Jason Wright: It may be an evil monster, but it’s our monster

Jason Wright

My editors say I often bury the lede in my columns.

Fine, here you go. The couch in my living room should be labeled a health hazard and sent to Area 51 for testing.

If the couch in my living room was being chosen for a furniture kickball team, it would be picked last.

If the couch in my living room was dissected and samples sent to the Center for Disease Control in Atlanta, the governor of Georgia would declare a state of emergency.

If the couch in my living room starred as the evil monster in a horror movie, it would rise again during the credits and eat a family of four on the front row.

A few weeks ago I noticed that a visitor in our home could not stop staring. He couldn’t miss the broken springs and depressed couch cushions, one of which is currently propped up by an old blanket. He seemed to study its leather scars and was either repulsed or enthralled by the smells.

Given data:
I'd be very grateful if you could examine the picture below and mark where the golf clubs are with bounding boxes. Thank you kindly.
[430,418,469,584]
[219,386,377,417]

Task directions: In the column about the couch, translate this sentence into Spanish: "He couldn't miss the broken springs and depressed couch cushions, one of which is currently propped up by an old blanket."

Result for this task: No podía dejar de ver los resortes rotos y los cojines hundidos del sofá, uno de los cuales está actualmente sostenido por una manta vieja.